Thursday, March 22, 2007

Dealing with Outside Influences

A Blended Family Reader has submitted a topic for discussion -- Please consider joining in with some of our discussions here. You can remain as private and anonymous as you like, we just believe that the best support and information comes from those who are living it.

How difficult has it been for you to deal with outside influences? Nosy people? People who constantly offer up unsolicited advice?

I'm very interested in this particular topic, because I've always been the "yes" girl and have always overextended myself for the benefit of others.

I've taken advice just to keep the peace...

I've gone places I didn't want to go with people I didn't want to go with - just to keep the peace...

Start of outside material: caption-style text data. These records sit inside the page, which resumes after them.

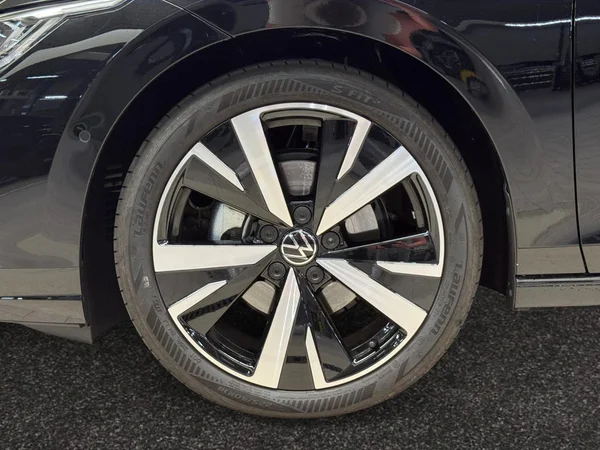 VOLKSWAGEN Golf VIII (2026) — foto 9 van 21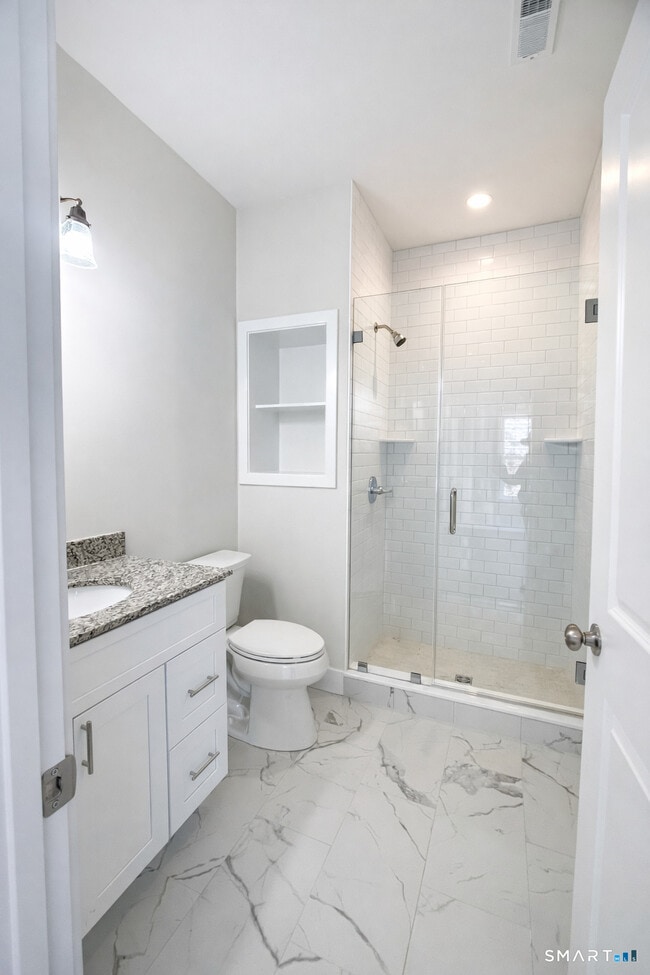 Building Photo - 24 Glen Rd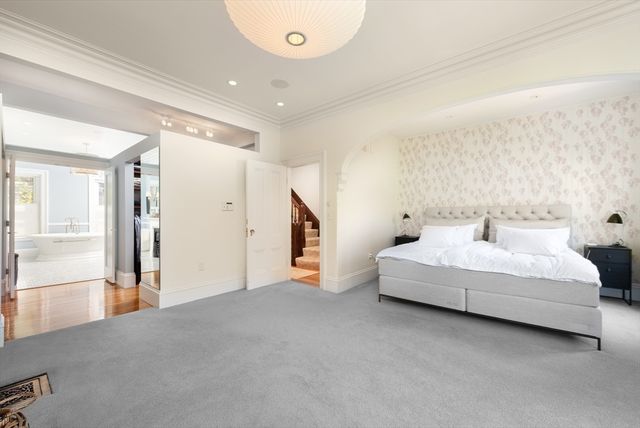 340 Marlborough St, Boston, MA 02115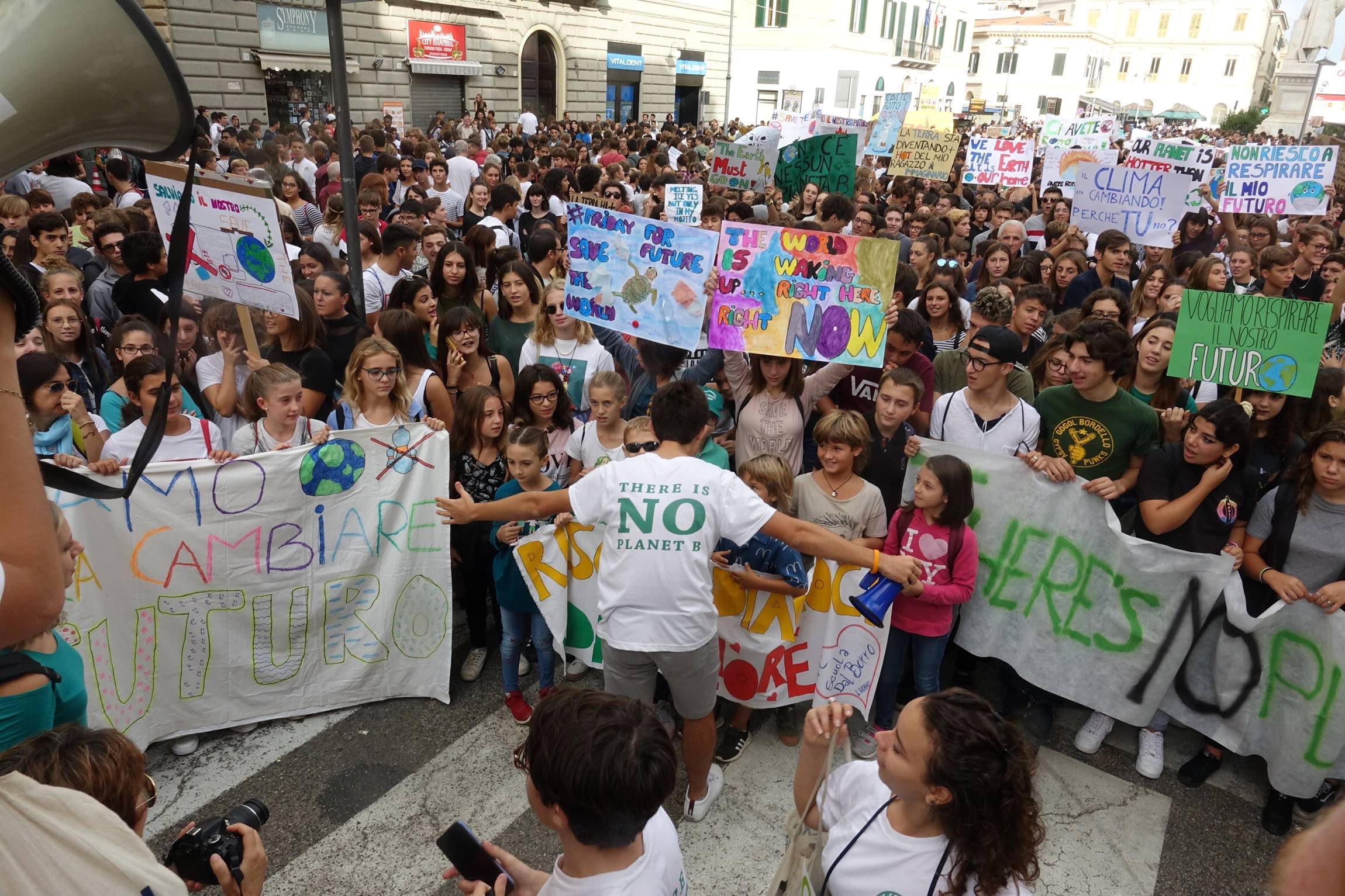 Migliaia di studenti a Livorno in corteo per l'ambiente 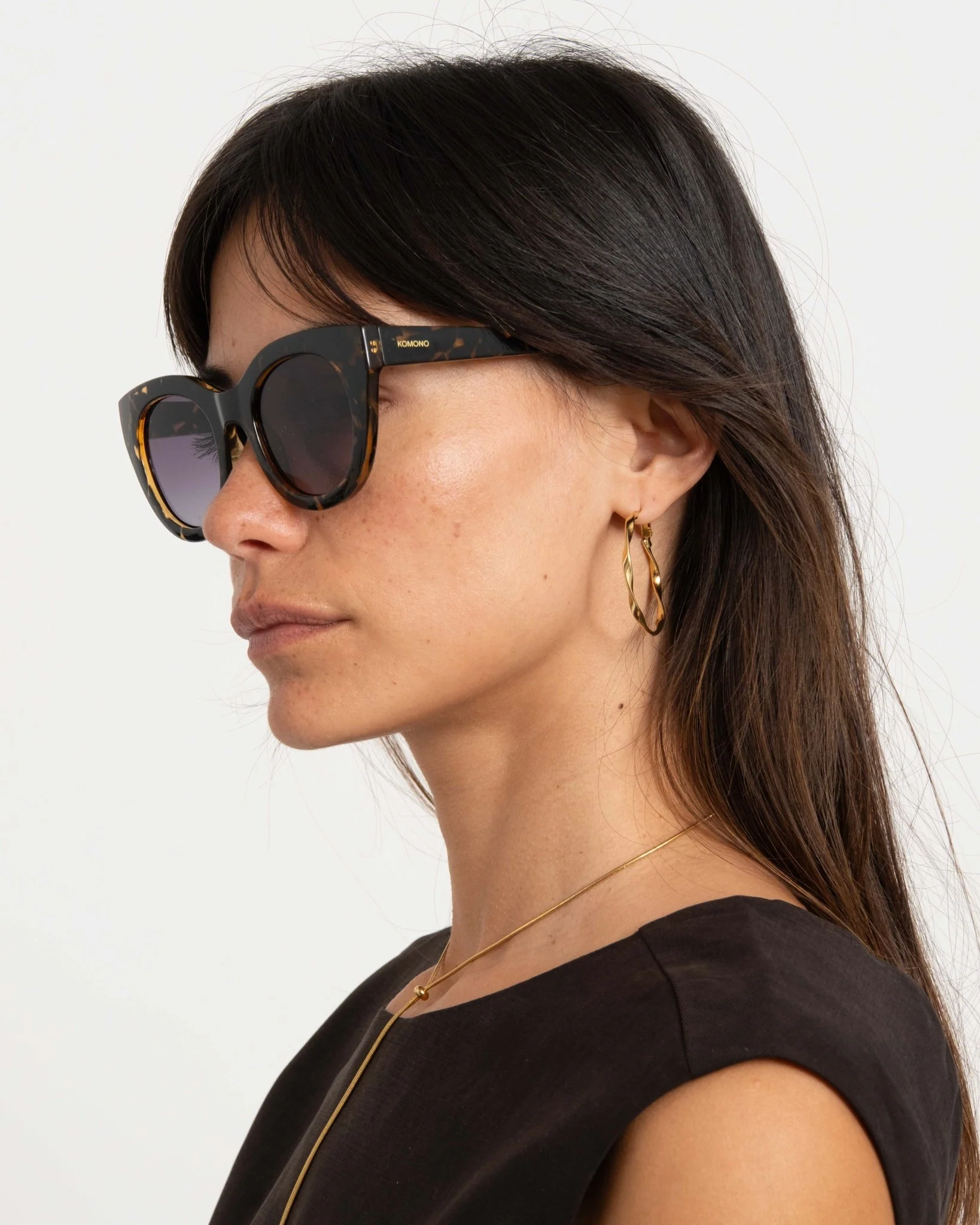 Komono Zonnebril Louise Dark Tortoise Brown - Image 3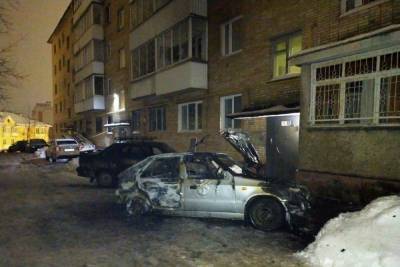 Возможен поджог: в Смоленске горели два легковых автомобиля в спальном районе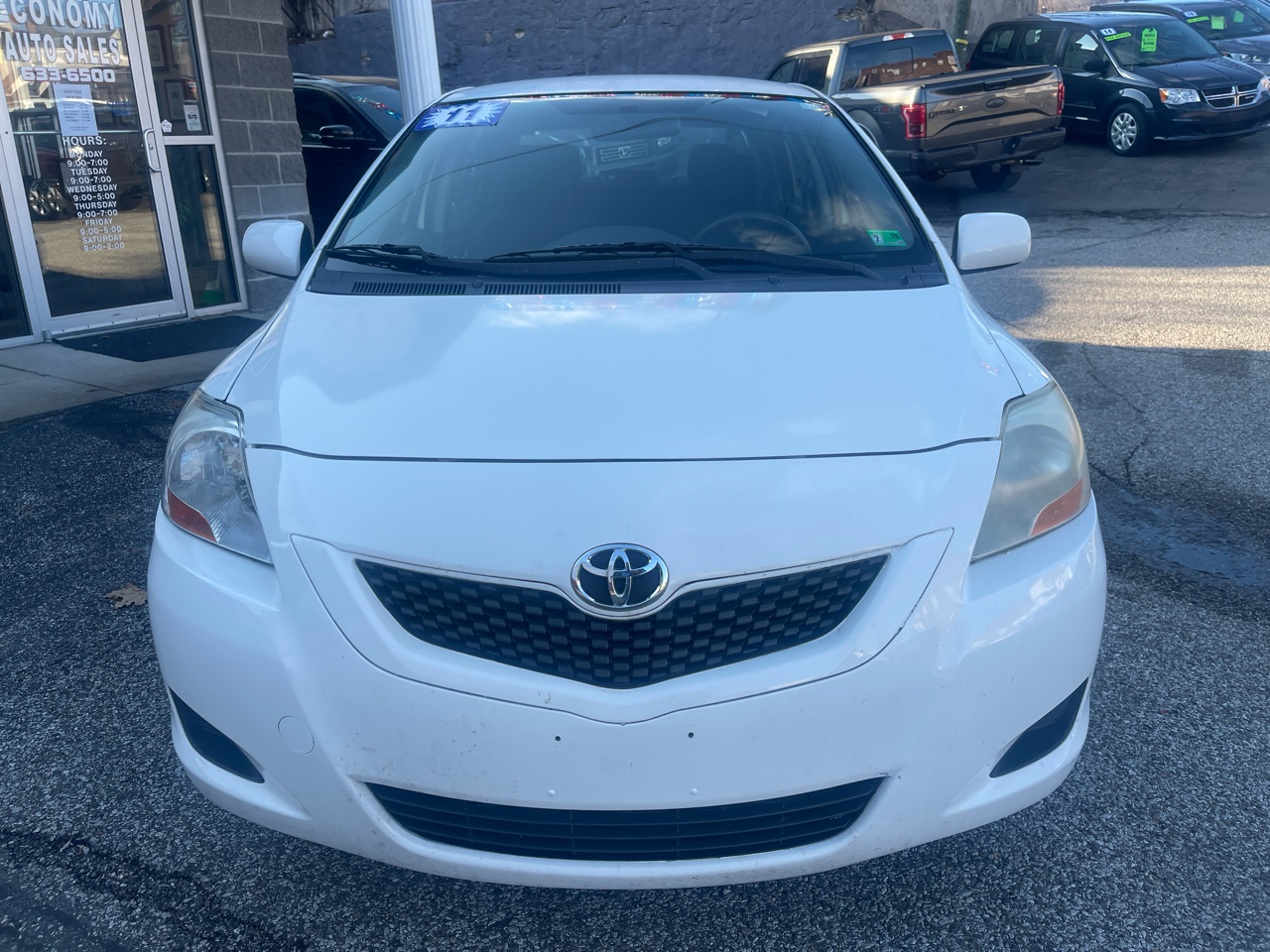 Toyota Yaris 4dr Sdn Man (Natl) 2011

How do you handle it without feeling like the biggest meany on the planet?

4 comments:

Anonymous said...

Our tactic: we simply do not deal with them. If anyone, even a family member directly involved, attempts to play a manipulative codependent game with us, we call them on it and force them to either address the real issue behind their urge to be controlling, or drop it.

As for people outside of our immediate family, our lives are absolutely none of their business and the shame is on them for intruding, not us for reminding them of that fact. Usually, ignoring them is enough to drive the point home, although in the case of a particularly spiteful meddler, hanging up the phone or refusing to answer it when she calls to complain has become our standard practice.

Let the negative people keep their negativity. It is not your responsibility to shoulder that burden for them. Choose to be happy, not a puppet. Ex-spouses, and in my husband’s case, evil in-laws (yes, my parents!), are not part of our recipe for happiness, so we don’t include them. End of story.

Unknown said...

so yes...I like what Anne says, and we had to practice it zealously. I, too, am a yes girl and I was taking it on the chin from everyone, letting them admonish me, letting them air their fears and worries all over me...it was good to start saying no, and just be our own family.

but now, we're really isolated. It's not that people avoid us, it's that most people are too much work. They are incredulous and not so much judgmental as sort of skeptical. I'm lonely. I miss having people drop by for dinner. I miss being able to vent about kids and not having everyone look all pained b/c of their sense of how horribly I stressed my kids. I do feel like the biggest "meanie" on the planet, and I can't figure out how I got here. I was coping. I was loving my kids. I feel in love. We're doing the best we can. Do you ever get absolution?

Unknown said...

meant to say "fell in love." I still feel in love too! which is a good thing...

:)

Anonymous said...

Thanks for the comments. This seems to be one of the biggest issues I come across in the blended family area.

If only more people had the courage to stand up and say butt out!